**ABOUT THIS EXERCISE:** Go through the material below and copy each line exactly.

**DATA LISTING:**
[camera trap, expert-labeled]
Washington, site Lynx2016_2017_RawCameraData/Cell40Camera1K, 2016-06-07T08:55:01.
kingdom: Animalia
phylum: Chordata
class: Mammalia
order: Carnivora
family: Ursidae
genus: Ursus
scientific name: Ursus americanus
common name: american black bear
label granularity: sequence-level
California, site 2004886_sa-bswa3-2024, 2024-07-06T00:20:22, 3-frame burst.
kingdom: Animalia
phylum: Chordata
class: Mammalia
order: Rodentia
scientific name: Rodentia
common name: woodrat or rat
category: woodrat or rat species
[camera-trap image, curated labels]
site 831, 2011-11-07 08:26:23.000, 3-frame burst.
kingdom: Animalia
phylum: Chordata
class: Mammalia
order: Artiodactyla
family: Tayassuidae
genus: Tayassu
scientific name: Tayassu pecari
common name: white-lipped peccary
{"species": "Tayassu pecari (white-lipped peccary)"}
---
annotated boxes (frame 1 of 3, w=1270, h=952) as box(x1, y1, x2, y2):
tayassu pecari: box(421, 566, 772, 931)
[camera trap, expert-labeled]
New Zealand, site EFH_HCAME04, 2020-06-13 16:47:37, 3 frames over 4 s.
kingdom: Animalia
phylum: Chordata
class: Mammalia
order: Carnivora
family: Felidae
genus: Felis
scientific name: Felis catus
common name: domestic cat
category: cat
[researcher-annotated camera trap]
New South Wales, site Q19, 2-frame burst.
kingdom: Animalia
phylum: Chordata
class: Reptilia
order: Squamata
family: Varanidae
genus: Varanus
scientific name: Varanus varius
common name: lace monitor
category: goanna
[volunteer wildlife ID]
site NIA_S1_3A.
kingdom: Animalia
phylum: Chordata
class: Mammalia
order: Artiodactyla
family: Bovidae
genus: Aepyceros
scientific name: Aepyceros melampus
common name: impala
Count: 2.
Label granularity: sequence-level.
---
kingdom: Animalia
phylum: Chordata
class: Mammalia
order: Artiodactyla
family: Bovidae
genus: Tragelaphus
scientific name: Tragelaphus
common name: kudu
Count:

**EXERCISE SOLUTION:**
[camera trap, expert-labeled]
Washington, site Lynx2016_2017_RawCameraData/Cell40Camera1K, 2016-06-07T08:55:01.
kingdom: Animalia
phylum: Chordata
class: Mammalia
order: Carnivora
family: Ursidae
genus: Ursus
scientific name: Ursus americanus
common name: american black bear
label granularity: sequence-level
California, site 2004886_sa-bswa3-2024, 2024-07-06T00:20:22, 3-frame burst.
kingdom: Animalia
phylum: Chordata
class: Mammalia
order: Rodentia
scientific name: Rodentia
common name: woodrat or rat
category: woodrat or rat species
[camera-trap image, curated labels]
site 831, 2011-11-07 08:26:23.000, 3-frame burst.
kingdom: Animalia
phylum: Chordata
class: Mammalia
order: Artiodactyla
family: Tayassuidae
genus: Tayassu
scientific name: Tayassu pecari
common name: white-lipped peccary
{"species": "Tayassu pecari (white-lipped peccary)"}
---
annotated boxes (frame 1 of 3, w=1270, h=952) as box(x1, y1, x2, y2):
tayassu pecari: box(421, 566, 772, 931)
[camera trap, expert-labeled]
New Zealand, site EFH_HCAME04, 2020-06-13 16:47:37, 3 frames over 4 s.
kingdom: Animalia
phylum: Chordata
class: Mammalia
order: Carnivora
family: Felidae
genus: Felis
scientific name: Felis catus
common name: domestic cat
category: cat
[researcher-annotated camera trap]
New South Wales, site Q19, 2-frame burst.
kingdom: Animalia
phylum: Chordata
class: Reptilia
order: Squamata
family: Varanidae
genus: Varanus
scientific name: Varanus varius
common name: lace monitor
category: goanna
[volunteer wildlife ID]
site NIA_S1_3A.
kingdom: Animalia
phylum: Chordata
class: Mammalia
order: Artiodactyla
family: Bovidae
genus: Aepyceros
scientific name: Aepyceros melampus
common name: impala
Count: 2.
Label granularity: sequence-level.
---
kingdom: Animalia
phylum: Chordata
class: Mammalia
order: Artiodactyla
family: Bovidae
genus: Tragelaphus
scientific name: Tragelaphus
common name: kudu
Count:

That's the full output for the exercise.